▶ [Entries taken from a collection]
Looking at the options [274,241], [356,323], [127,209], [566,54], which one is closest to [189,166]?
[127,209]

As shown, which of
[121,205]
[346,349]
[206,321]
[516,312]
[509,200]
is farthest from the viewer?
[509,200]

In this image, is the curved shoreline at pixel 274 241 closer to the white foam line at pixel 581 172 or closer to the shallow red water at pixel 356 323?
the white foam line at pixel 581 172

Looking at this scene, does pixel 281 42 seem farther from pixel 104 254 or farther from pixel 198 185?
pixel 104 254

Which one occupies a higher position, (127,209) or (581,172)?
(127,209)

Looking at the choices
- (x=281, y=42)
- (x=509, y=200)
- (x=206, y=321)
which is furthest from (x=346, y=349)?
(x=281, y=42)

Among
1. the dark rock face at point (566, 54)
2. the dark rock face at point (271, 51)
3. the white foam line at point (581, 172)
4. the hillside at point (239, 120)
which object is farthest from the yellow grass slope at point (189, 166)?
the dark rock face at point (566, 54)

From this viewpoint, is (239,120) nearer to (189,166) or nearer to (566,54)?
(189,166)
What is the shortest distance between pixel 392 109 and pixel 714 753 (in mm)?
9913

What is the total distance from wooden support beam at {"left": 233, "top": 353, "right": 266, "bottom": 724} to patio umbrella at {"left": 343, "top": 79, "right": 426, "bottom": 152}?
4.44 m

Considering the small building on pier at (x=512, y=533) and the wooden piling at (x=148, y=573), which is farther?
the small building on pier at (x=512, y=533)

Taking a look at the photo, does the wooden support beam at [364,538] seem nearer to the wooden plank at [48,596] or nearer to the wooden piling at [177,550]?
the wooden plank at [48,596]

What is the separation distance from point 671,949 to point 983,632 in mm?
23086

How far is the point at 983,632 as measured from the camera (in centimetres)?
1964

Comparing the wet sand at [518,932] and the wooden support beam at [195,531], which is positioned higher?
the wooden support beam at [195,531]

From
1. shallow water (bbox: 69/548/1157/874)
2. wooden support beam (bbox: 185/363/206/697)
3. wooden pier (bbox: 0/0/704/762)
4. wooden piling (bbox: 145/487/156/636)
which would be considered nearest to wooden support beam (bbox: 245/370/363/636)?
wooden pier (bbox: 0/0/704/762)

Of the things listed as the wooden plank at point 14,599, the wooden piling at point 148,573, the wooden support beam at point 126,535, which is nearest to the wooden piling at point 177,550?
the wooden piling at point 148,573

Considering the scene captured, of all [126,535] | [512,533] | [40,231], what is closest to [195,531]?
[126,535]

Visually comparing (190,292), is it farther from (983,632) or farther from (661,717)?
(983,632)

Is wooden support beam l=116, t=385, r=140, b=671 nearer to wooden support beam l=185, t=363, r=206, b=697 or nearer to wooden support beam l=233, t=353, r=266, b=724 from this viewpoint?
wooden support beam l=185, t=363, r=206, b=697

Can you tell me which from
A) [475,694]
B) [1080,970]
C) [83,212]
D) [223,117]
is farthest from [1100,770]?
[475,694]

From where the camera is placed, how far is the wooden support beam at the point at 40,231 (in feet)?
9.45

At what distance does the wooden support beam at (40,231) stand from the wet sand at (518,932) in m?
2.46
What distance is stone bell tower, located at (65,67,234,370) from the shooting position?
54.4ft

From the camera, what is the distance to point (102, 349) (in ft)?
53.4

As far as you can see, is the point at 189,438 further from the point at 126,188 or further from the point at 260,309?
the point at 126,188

▶ [Required task]
Write out every entry above, word for word.

▶ [Answer for this exercise]
Looking at the options [274,241], [356,323], [127,209], [566,54], which one is closest to [189,166]?
[127,209]

As shown, which of
[121,205]
[346,349]
[206,321]
[516,312]
[509,200]
is farthest from the viewer?
[509,200]

In this image, is the curved shoreline at pixel 274 241 closer to the white foam line at pixel 581 172 or closer to the shallow red water at pixel 356 323?
the white foam line at pixel 581 172

Looking at this scene, does pixel 281 42 seem farther from pixel 104 254 or farther from pixel 198 185?
pixel 104 254

Which one occupies a higher position, (127,209) or (581,172)?
(127,209)

Looking at the choices
- (x=281, y=42)
- (x=509, y=200)
- (x=206, y=321)
which is furthest from (x=346, y=349)?
(x=281, y=42)

Among
1. the dark rock face at point (566, 54)
2. the dark rock face at point (271, 51)
3. the white foam line at point (581, 172)
4. the hillside at point (239, 120)
which object is farthest from the yellow grass slope at point (189, 166)?
the dark rock face at point (566, 54)

From this viewpoint, is (239,120) nearer to (189,166) or nearer to (566,54)?
(189,166)
What is the shortest distance between pixel 392 109 and pixel 714 753 (in mm)?
9913

What is the total distance from wooden support beam at {"left": 233, "top": 353, "right": 266, "bottom": 724} to patio umbrella at {"left": 343, "top": 79, "right": 426, "bottom": 152}?
4.44 m

Considering the small building on pier at (x=512, y=533) and the wooden piling at (x=148, y=573), which is farther?
the small building on pier at (x=512, y=533)

Taking a look at the photo, does the wooden support beam at [364,538] seem nearer to the wooden plank at [48,596] or nearer to the wooden piling at [177,550]?
the wooden plank at [48,596]

What is the separation distance from point 671,949 to point 983,632 in mm?
23086

How far is the point at 983,632 as measured from the camera (in centimetres)?
1964

Comparing the wet sand at [518,932] and the wooden support beam at [195,531], which is positioned higher?
the wooden support beam at [195,531]

From
1. shallow water (bbox: 69/548/1157/874)
2. wooden support beam (bbox: 185/363/206/697)
3. wooden pier (bbox: 0/0/704/762)
4. wooden piling (bbox: 145/487/156/636)
which would be considered nearest to wooden support beam (bbox: 245/370/363/636)?
wooden pier (bbox: 0/0/704/762)

Of the things listed as the wooden plank at point 14,599, the wooden piling at point 148,573, the wooden support beam at point 126,535, which is nearest to the wooden piling at point 177,550?
the wooden piling at point 148,573

Considering the scene captured, of all [126,535] | [512,533] | [40,231], what is closest to [195,531]?
[126,535]

Visually comparing (190,292), is it farther from (983,632) or farther from (661,717)?
(983,632)

Is wooden support beam l=116, t=385, r=140, b=671 nearer to wooden support beam l=185, t=363, r=206, b=697 or nearer to wooden support beam l=233, t=353, r=266, b=724 from this viewpoint?
wooden support beam l=185, t=363, r=206, b=697

Can you tell me which from
A) [475,694]
B) [1080,970]
C) [83,212]
D) [223,117]
is farthest from [1100,770]?
[475,694]

From where the camera is placed, how far is the wooden support beam at the point at 40,231 (in feet)?
9.45

At what distance does the wooden support beam at (40,231) stand from the wet sand at (518,932) in m?
2.46
What distance is stone bell tower, located at (65,67,234,370) from the shooting position?
54.4ft

From the camera, what is the distance to point (102, 349) (in ft)?
53.4

As far as you can see, is the point at 189,438 further from the point at 126,188 or further from the point at 260,309?
the point at 126,188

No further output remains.